[Consigne] Selon le texte sur la critique d'Engels du programme d'Erfurt, en quelle année Kautsky a-t-il publié cette critique ?

[Texte extrait]
____________________

Il semble que les dirigeants
sociaux-démocrates réussirent à tuer également
par le silence la critique d'Engels du programme d'Erfurt, qui
resta pratiquement ignorée de la masse des
militants allemands et étrangers qui, ne lisaient pas la Neue
Zeit, comme il ressort de l'extrait suivant du recueil établi
par le Parti communiste allemand en 1928 (Marx-Engels, Kritiken
der sozialdemokratischen Programm - Entwürfe von 1875 und
1891. Anhang 1. Marx und Engels gegen den
sozialdemokratischen Opportunisme 2. Die soziaIdemokratischen
Parteiprogramme 1863/1925, Internationaler Arbeiter - Verlag
Berlin 1928) : « Lorsqu'il fut question d'établir le
nouveau programme - celui d'Erfurt de 1891 - Engels tenta une fois
de plus de s'opposer par une critique approfondie au
cours de droite. Kautsky n'a publié cette critique que dix
ans plus tard (1901). Comme les critiques de Marx du programme de
Gotha, la critique d'Engels a été enterrée dans
les pages de la Neue Zeit. Il fallut attendre 1920 pour que
les camarades Kreibich et Alpary, et en 1922 le parti communiste
allemand la publient en brochures populaires ».

____________________

[Matériel fourni]

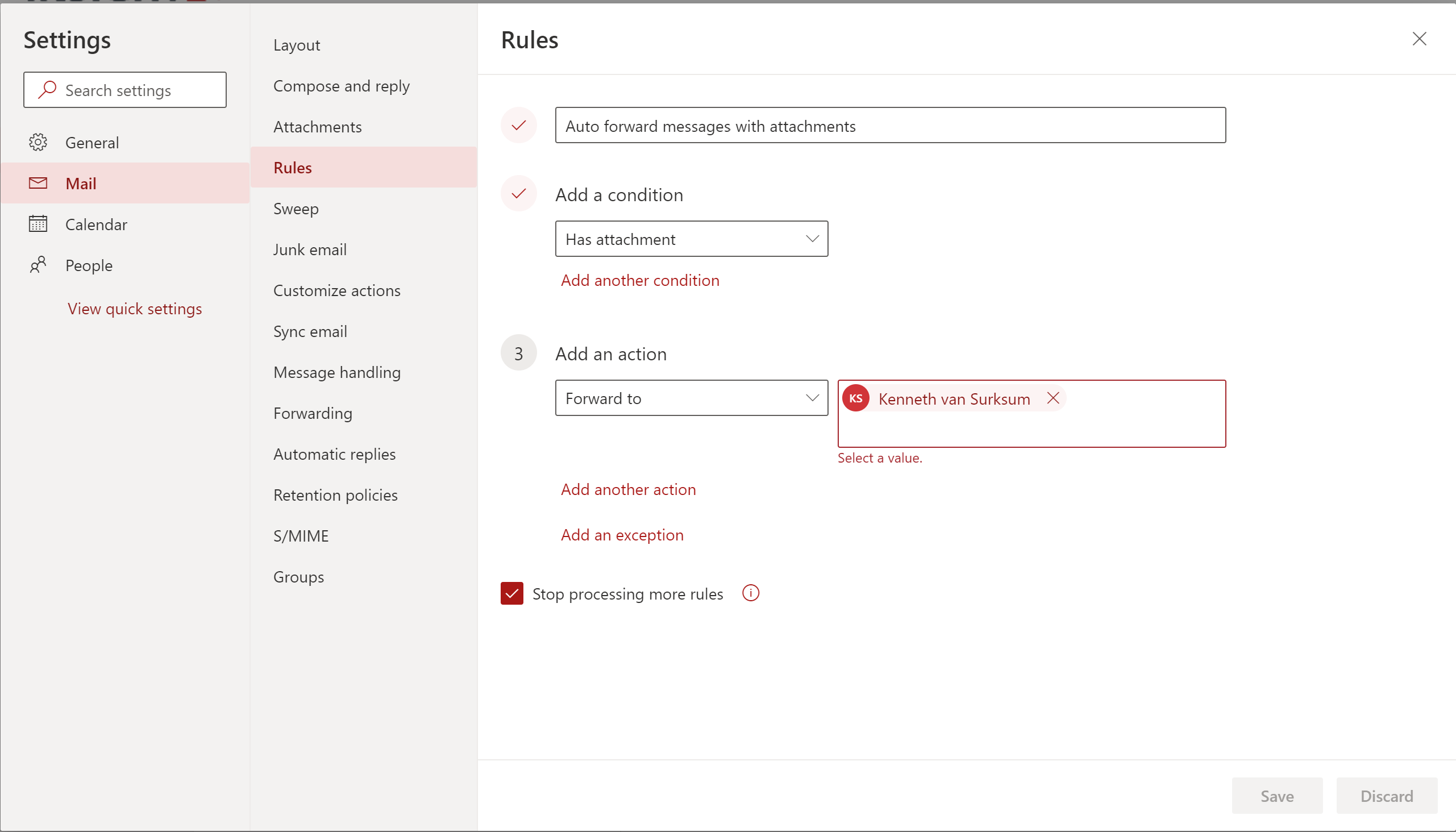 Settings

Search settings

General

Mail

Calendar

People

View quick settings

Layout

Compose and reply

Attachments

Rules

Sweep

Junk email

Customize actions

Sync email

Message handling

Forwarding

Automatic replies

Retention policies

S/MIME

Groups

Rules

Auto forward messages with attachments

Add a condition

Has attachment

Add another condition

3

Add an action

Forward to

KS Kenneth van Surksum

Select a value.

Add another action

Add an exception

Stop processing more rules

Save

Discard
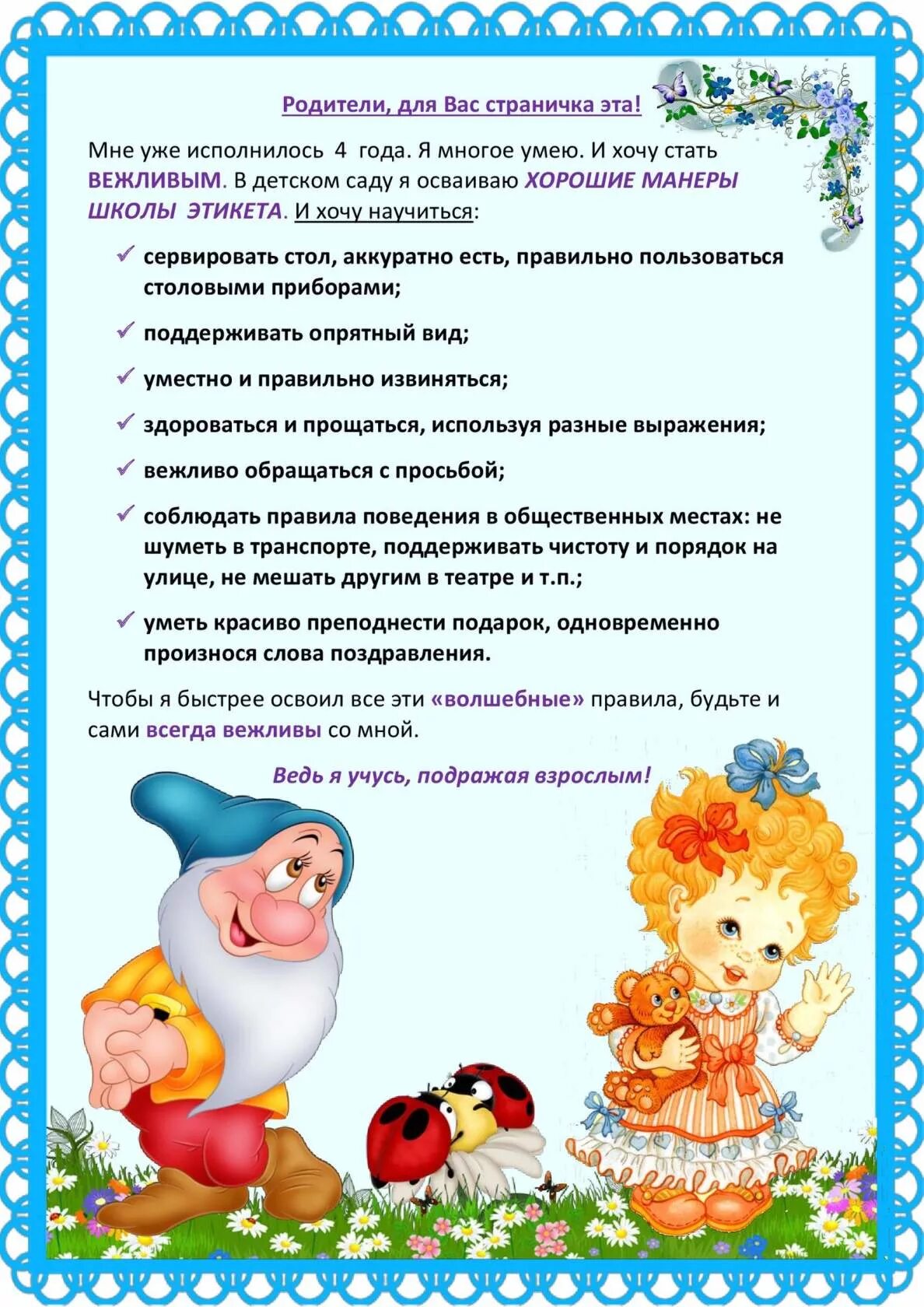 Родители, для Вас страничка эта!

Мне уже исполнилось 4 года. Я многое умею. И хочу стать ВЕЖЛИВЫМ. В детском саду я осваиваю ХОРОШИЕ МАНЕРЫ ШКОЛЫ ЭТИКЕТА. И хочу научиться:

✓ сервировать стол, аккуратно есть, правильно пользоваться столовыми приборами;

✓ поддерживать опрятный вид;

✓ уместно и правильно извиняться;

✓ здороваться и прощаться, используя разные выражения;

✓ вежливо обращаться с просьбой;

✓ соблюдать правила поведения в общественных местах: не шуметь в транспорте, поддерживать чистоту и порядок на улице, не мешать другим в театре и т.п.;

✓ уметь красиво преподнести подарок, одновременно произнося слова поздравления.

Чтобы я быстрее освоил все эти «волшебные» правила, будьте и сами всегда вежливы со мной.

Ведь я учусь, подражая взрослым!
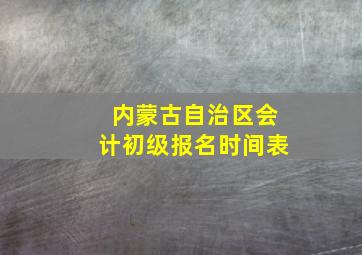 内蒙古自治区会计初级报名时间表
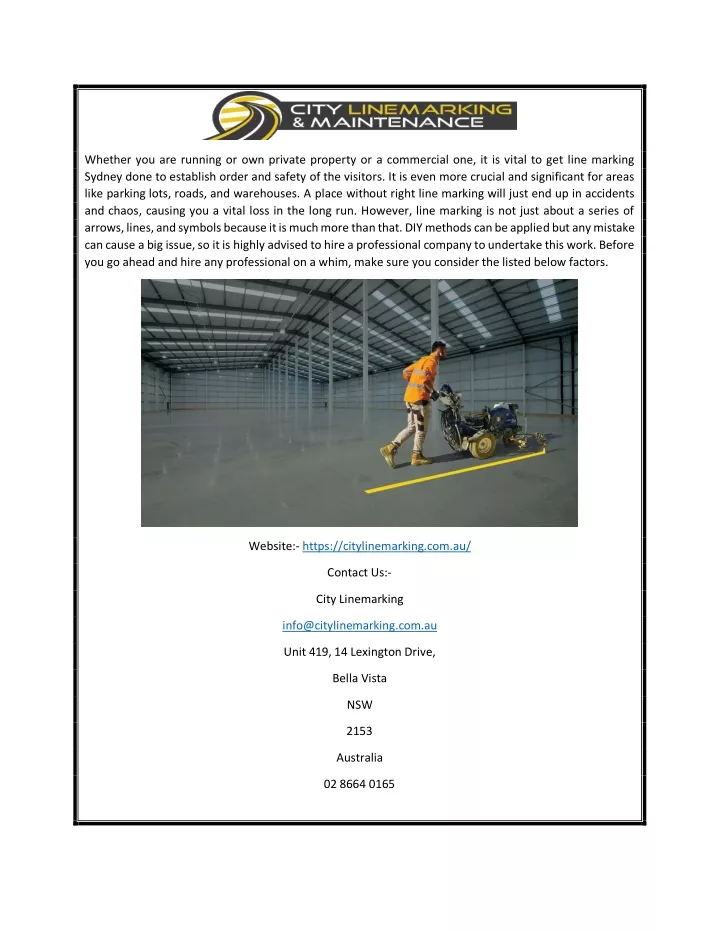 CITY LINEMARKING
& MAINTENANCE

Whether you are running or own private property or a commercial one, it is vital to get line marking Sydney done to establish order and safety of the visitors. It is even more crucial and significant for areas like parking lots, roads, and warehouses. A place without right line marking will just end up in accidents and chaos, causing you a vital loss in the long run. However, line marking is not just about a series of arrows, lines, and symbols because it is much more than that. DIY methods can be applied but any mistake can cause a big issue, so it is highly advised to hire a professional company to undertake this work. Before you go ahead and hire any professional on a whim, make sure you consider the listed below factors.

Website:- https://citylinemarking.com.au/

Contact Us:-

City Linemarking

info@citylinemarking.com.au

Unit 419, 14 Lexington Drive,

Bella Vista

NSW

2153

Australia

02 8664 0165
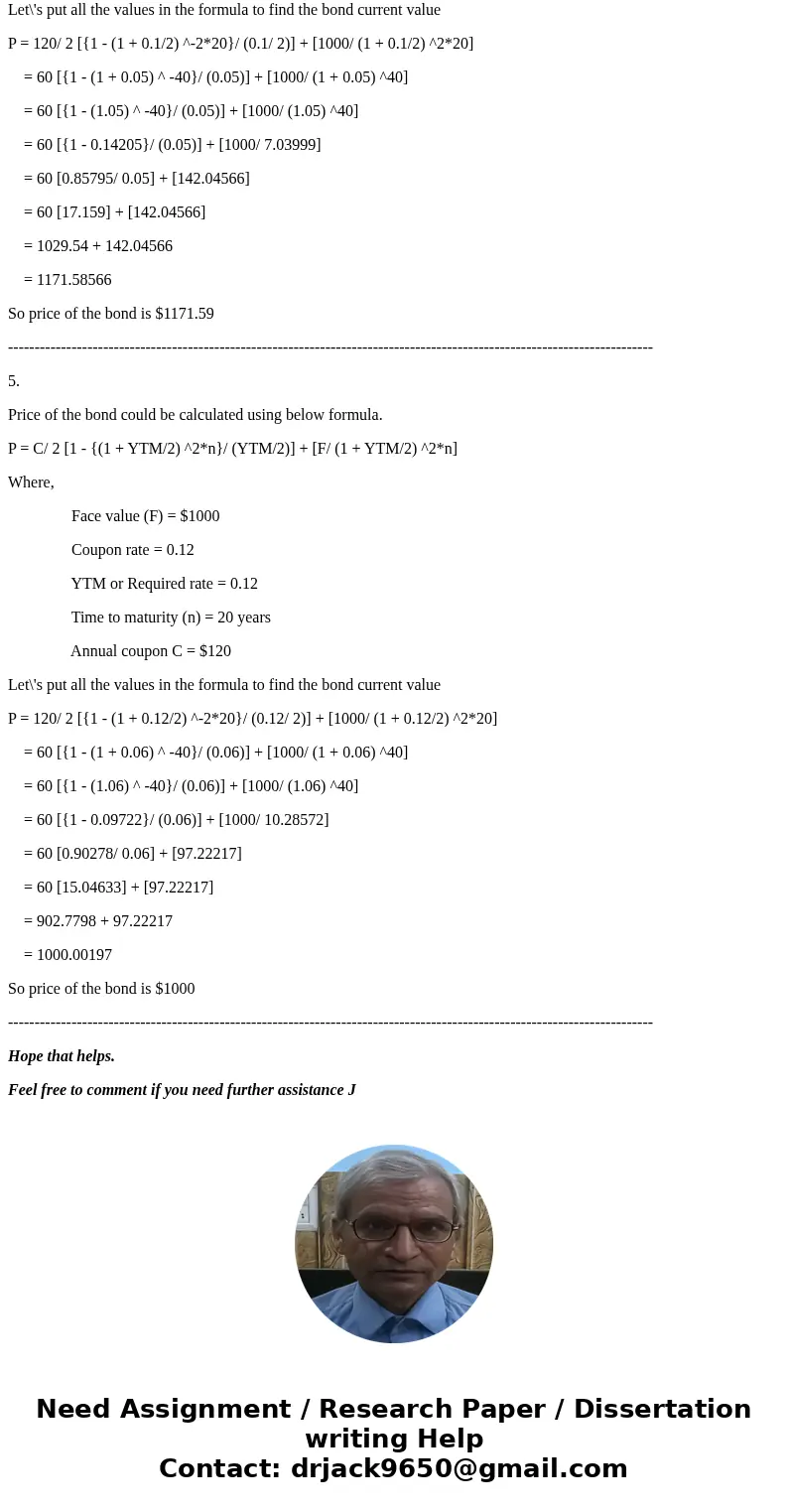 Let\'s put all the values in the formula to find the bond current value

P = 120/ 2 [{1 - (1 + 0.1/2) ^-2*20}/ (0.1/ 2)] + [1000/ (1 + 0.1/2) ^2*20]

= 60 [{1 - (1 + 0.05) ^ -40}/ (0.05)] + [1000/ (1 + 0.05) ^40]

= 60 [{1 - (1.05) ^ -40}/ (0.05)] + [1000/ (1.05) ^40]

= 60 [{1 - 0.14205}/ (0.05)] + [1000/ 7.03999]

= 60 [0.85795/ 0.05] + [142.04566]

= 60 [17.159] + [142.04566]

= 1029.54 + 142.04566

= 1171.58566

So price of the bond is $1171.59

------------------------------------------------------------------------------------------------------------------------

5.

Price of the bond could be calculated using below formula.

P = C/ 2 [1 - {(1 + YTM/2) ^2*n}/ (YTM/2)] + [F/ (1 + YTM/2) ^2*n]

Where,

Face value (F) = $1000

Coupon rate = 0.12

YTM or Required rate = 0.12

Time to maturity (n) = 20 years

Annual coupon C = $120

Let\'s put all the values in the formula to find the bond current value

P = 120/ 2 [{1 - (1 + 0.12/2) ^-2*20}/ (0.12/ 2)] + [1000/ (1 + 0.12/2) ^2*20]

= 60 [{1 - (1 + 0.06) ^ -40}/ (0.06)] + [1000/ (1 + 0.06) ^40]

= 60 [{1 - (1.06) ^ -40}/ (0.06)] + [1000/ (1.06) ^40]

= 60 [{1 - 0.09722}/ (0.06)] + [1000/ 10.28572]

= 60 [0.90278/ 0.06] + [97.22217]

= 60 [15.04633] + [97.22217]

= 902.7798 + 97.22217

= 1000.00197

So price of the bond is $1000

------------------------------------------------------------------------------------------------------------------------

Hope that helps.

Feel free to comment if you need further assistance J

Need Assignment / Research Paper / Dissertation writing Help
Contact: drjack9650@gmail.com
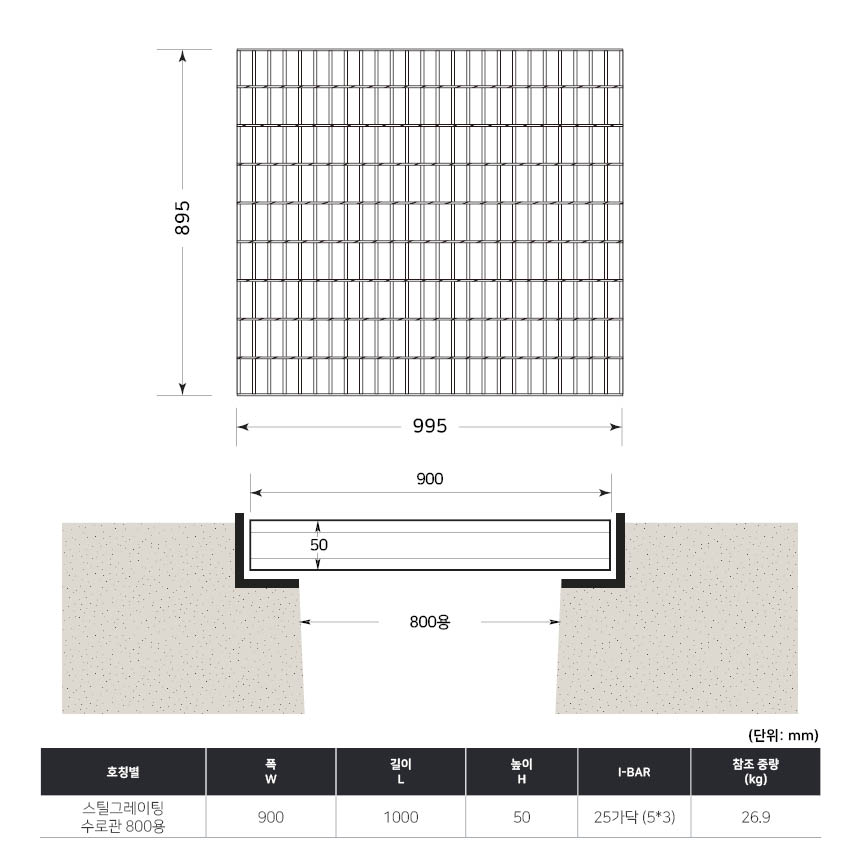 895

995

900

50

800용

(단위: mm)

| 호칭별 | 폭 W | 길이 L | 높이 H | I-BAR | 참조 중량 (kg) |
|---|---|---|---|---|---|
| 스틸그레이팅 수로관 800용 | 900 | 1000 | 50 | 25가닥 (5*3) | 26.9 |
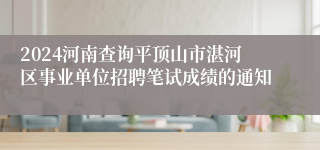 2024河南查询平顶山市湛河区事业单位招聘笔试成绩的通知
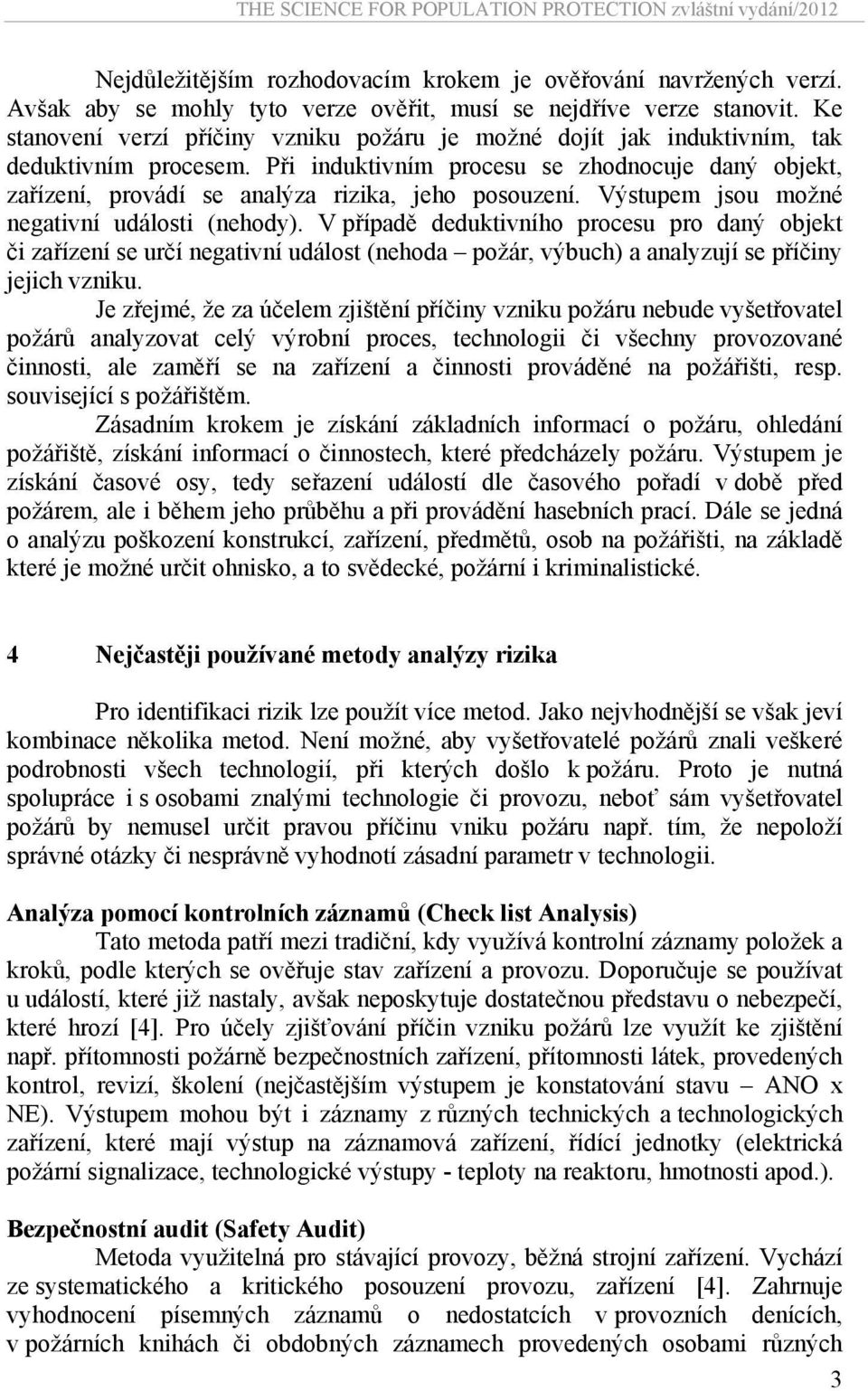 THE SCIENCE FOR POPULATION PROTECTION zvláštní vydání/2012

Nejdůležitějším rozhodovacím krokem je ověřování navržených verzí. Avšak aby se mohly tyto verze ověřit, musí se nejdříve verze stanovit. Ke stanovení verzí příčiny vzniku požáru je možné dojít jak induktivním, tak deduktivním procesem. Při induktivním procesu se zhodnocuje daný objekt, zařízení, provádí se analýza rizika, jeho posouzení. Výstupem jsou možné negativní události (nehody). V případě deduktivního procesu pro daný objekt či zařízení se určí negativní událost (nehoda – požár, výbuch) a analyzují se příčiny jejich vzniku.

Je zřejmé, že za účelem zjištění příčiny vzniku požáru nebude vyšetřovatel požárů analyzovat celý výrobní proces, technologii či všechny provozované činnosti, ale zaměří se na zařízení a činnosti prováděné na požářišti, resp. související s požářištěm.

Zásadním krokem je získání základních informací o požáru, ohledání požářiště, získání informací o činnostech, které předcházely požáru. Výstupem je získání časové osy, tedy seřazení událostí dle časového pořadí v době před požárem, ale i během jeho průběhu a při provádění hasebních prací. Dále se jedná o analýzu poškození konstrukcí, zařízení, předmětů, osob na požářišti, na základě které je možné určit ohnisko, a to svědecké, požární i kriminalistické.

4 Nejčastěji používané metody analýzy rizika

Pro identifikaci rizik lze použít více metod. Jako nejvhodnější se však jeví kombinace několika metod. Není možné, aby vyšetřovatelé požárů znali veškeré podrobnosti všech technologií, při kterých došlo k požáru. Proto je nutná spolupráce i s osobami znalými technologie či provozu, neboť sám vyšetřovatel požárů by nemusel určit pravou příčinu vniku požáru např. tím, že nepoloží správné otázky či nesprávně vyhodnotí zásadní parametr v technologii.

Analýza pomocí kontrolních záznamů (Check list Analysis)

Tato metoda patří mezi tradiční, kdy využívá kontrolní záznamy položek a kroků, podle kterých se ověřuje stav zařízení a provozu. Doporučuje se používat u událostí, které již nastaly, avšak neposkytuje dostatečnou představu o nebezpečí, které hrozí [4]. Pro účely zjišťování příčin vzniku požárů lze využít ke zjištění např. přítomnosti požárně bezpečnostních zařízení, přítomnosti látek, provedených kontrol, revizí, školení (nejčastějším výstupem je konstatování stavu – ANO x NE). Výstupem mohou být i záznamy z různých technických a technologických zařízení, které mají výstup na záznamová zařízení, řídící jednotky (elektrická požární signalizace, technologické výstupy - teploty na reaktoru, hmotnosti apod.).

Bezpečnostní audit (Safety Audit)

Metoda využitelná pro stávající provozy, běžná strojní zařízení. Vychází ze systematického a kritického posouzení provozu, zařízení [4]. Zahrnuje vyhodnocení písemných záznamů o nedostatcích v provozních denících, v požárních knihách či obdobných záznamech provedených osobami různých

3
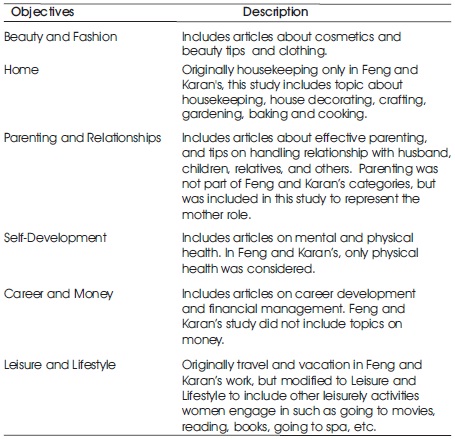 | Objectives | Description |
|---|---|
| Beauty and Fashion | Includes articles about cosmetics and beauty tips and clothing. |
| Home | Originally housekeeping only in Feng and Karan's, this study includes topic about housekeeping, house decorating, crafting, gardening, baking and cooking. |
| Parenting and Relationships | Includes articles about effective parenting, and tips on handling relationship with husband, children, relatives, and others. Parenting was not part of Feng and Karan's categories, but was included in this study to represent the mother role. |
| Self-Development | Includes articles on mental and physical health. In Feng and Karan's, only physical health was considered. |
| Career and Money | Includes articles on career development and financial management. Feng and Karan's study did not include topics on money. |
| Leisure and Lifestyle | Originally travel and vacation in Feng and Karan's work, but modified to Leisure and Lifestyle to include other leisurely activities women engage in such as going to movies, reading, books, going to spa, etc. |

____________________

[Réponse rédigée] Kautsky l'a publiée en 1901, dix ans plus tard.